I was bawling through my speech, something Colt has not seen often in his life. I try hard to keep on an even keel for him emotionally to provide as much stability as I can. This time though, I just told him how I felt and let it all out (catering to his level of understanding, of course). He seemed to connect and listen. For the rest of the night, after we’d dried our tears and hugged for a wonderfully long time, he kept coming to me to tell him it broke his heart to see me cry. He promised to try very very hard to stop swearing at school and then patiently and with focus, sat down and wrote his apology letters as requested by the principal. He did a good job on them too…worked carefully and concentrated hard.
I doubt it will stick, really, but at least he listened. I hate to motivate him with guilt but I need to do whatever I can to help him understand. Poor soul. I love him so much.
I woke up today in pain, not sure why. My back from the middle up is killing me, my neck is on fire. I think I slept weird on it last night and caused myself a flare up/pinch/headache deal. It’s not yet 730 in the morning and the pounding is about doing me in. Lucky it’s Friday today. My hand is getting worse by the day as well….I need to get that x-ray….seems odd that I can’t squeeze it in considering it’s just a few floors down from here. Not that a confirmation of arthritis (again) will make any difference…I guess it’s just to rule out any other complications. Today is a full on arthritic day for me though…can feel it burning everywhere inside me. Hopefully I can ignore it for a while yet. (Mind over matter? Nope. Flat out dissociation created my by brain and geared at my physical pain rather than emotional. Did I ever write about giving birth?

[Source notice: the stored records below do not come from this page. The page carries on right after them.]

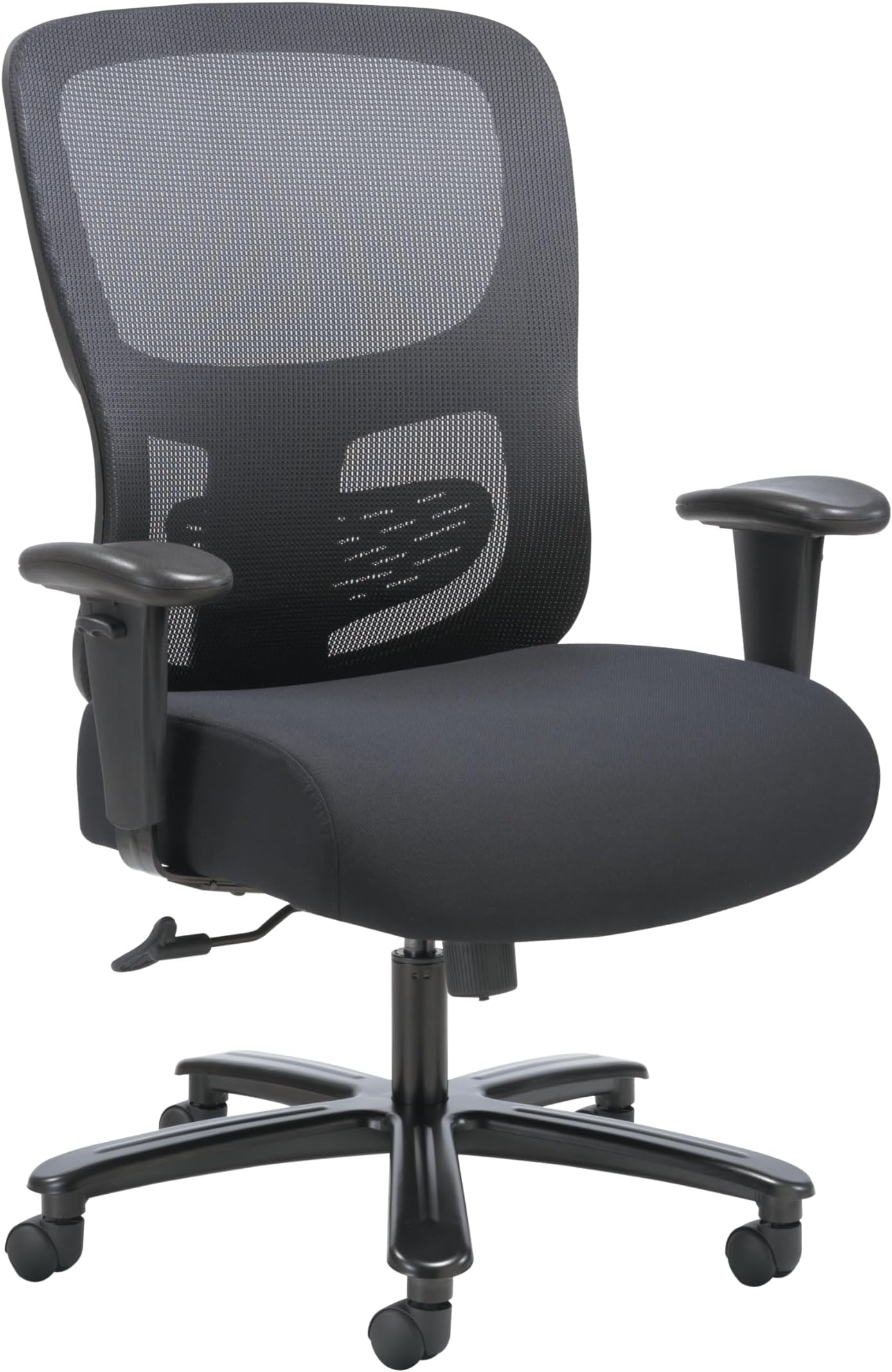 Sadie Big and Tall Ergonomic Office Chair with Mesh Back, Adjustable Lumbar Support and Arms, High Back Desk and Computer Chair for Home Office or Workstation, 350 lb. Weight Capacity, Black
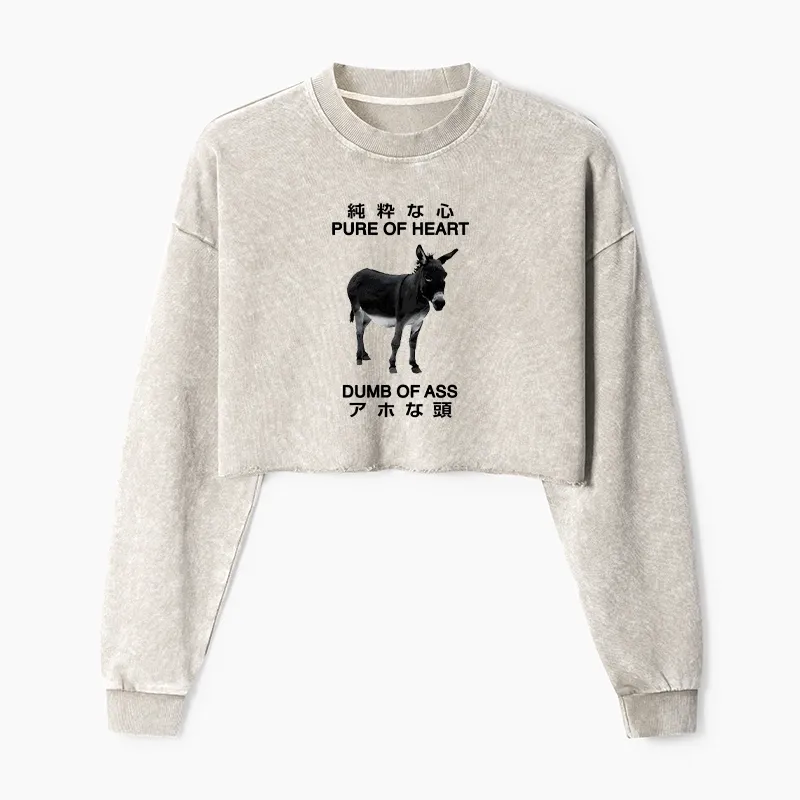 Tokyo-Tiger Pure Of Heart Dumb Of Ass Washed Crop Sweatshirt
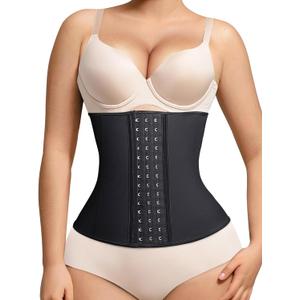 Waist Trainer for Women Latex Underbust Waist Cincher Corset, Tummy Control Corset Sport Girder Hourglass Body Shaper (Small, Black3 Rows Hooks)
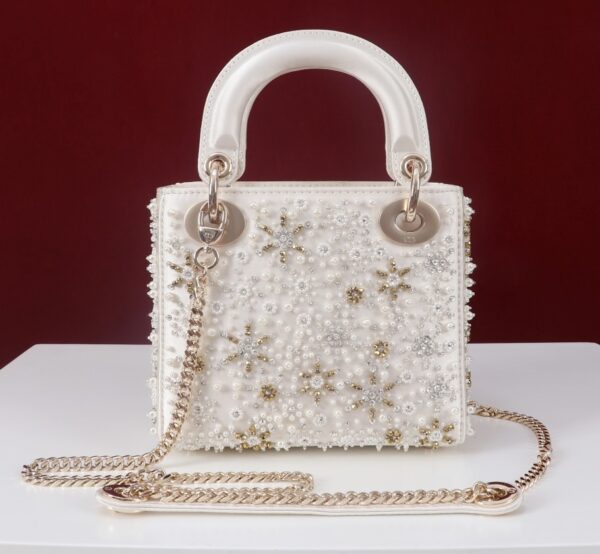 DIOR MINI Lady Embroidered Snowflake embroidery with beads in Calfskin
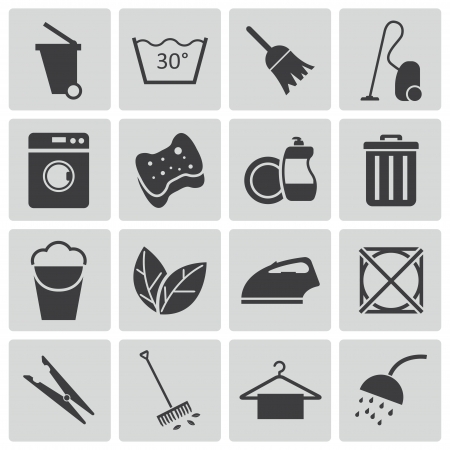 black  cleaning icons setのイラスト素材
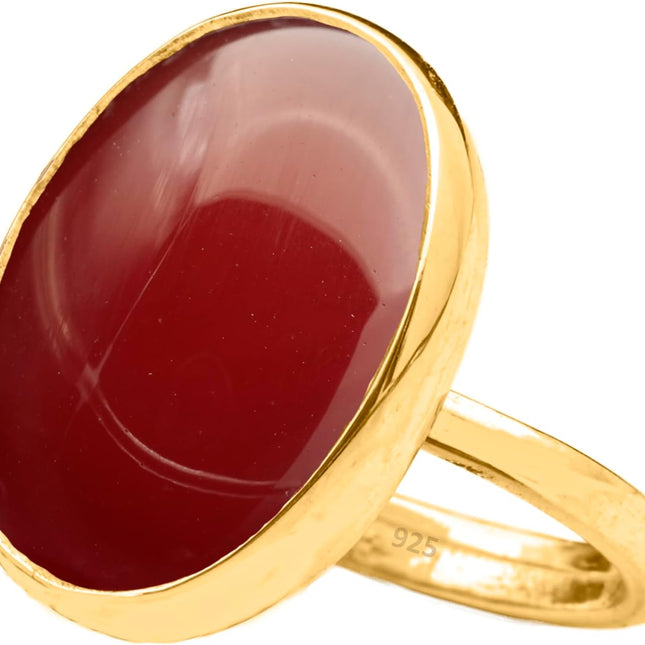 Natural Labradorite Crystal Ring 24K Gold Vermeil 925 Sterling Silver Oval — Home & Lifestyle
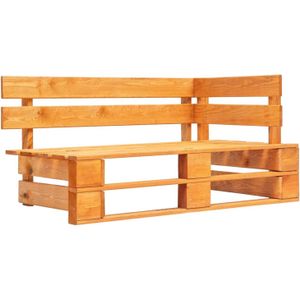 The Living Store Pallet loungeset - Hout - 110 x 65 x 55 cm - Grenenhout - Rood kussen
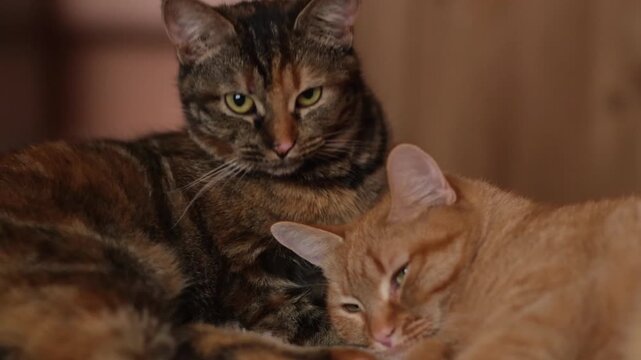 Two domestic cats, a tortoiseshell and an orange tabby, are comfortably resting side by side in a warm indoor environment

I completely dissociated, had zero pain medication and delivered naturally without even being in the room. It was pretty cool, all told).
I’m almost done with sorting out that yahoo addy that I’m deleting. If I’ve not given you my new address, send me an email to the old one and I’ll reply and cc my new one for you. 🙂 I love you guys…would never want to lose touch. xox
Oookay – payroll day today. I’d better get a move on before it closes and I leave some poor nurse without a paycheque.